» Task to complete
Return the passage on diagnostic variability in melanoma pathology word for word, from "It wasn’t until" up to and including "had no recurrences.".

» Excerpt to read

*****

As an internist, Joann Elmore, MD, MPH, was taught to ask questions. Those questions led her to spend much of her career in breast cancer research where she found extensive variability among radiologists’ interpretation of mammograms. “Radiology data is subjective, just like art. You’re being asked to classify visual data,” Elmore says.


It wasn’t until she was on the receiving end of a Friday night phone call alerting her to a “suspicious” skin biopsy, however, did Elmore’s interest in melanoma peak. Elmore’s biopsy specimens were sent to two pathologists. “As a physician, I had always assumed a pathologist’s diagnosis was the ‘gold standard,’” she says, “however, I received two very different diagnoses on the opposite ends of the spectrum on my own skin biopsy: one said it was invasive melanoma and the other said it was benign.” As such, Elmore sent the specimen for yet another opinion, this one to a pathologist who had written textbooks on the topic and had decades of experience. His diagnosis landed somewhere in the middle and acknowledged that it was atypical, but thankfully not in the classification of invasive melanoma. More than a decade later, Elmore has had no recurrences.


Based on this experience, Elmore expanded her research from radiology to pathology. “Pathologists, like radiologists, are also looking at image data and I realized there was way too much variability, and I wanted to better understand why—and what we could do about it.”


Elmore received a National Institutes of Health (NIH) grant to study the accuracy of diagnostic screening and biopsy interpretation. The study looked at all melanoma-type biopsies and was able to capture how often there was variability in interpretation among providers. Slides were presented in random order to 187 pathologists who provided their diagnoses using an online histology data collection form. Months later, the same exact slides were sent to the same pathologists but in a different order. “There was less than 50% consistency among most of the pathologists and often they weren’t even consistent with their own initial diagnosis,” says Elmore. “This really showed me that there is an art to medicine and diagnosis is so critical.” Elmore emphasizes that this experience did not decrease her appreciation for pathologists but, rather, highlighted how difficult pathology is, particularly in melanoma and precursor lesions, and underscores the need for better diagnostic tools.

*****

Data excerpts
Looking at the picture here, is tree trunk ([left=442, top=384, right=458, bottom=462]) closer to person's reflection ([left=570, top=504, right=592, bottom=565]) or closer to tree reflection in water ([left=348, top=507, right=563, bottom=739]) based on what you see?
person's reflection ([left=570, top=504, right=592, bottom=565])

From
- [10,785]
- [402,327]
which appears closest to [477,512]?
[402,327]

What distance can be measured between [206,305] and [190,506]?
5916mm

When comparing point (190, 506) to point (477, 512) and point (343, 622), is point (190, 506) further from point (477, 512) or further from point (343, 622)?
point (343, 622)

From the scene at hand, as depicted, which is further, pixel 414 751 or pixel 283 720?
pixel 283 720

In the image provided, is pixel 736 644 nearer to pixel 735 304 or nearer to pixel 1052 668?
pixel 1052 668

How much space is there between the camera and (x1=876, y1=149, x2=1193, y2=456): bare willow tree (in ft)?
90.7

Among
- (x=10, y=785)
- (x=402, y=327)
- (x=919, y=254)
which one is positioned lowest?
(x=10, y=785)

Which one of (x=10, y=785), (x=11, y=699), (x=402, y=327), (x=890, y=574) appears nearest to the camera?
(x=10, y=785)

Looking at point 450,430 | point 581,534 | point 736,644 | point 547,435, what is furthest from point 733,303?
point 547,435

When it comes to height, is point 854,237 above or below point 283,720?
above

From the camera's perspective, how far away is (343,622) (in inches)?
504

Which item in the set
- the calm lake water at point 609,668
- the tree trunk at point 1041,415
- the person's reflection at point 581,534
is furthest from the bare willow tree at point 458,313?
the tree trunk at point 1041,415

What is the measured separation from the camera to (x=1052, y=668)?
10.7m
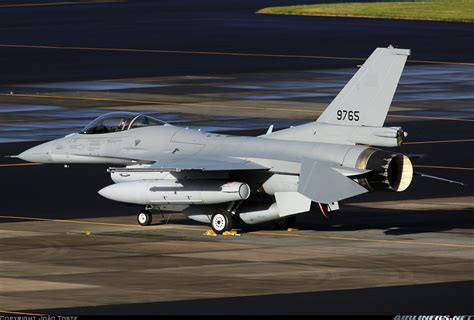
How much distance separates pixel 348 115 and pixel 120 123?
6847mm

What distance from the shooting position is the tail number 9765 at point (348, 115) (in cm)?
4150

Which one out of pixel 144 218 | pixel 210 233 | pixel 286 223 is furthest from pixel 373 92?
pixel 144 218

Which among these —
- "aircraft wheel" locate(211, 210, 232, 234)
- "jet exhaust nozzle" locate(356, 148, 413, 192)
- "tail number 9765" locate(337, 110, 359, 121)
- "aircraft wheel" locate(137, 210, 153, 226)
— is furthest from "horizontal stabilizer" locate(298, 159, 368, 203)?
"aircraft wheel" locate(137, 210, 153, 226)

*****

» Task output
It wasn’t until she was on the receiving end of a Friday night phone call alerting her to a “suspicious” skin biopsy, however, did Elmore’s interest in melanoma peak. Elmore’s biopsy specimens were sent to two pathologists. “As a physician, I had always assumed a pathologist’s diagnosis was the ‘gold standard,’” she says, “however, I received two very different diagnoses on the opposite ends of the spectrum on my own skin biopsy: one said it was invasive melanoma and the other said it was benign.” As such, Elmore sent the specimen for yet another opinion, this one to a pathologist who had written textbooks on the topic and had decades of experience. His diagnosis landed somewhere in the middle and acknowledged that it was atypical, but thankfully not in the classification of invasive melanoma. More than a decade later, Elmore has had no recurrences.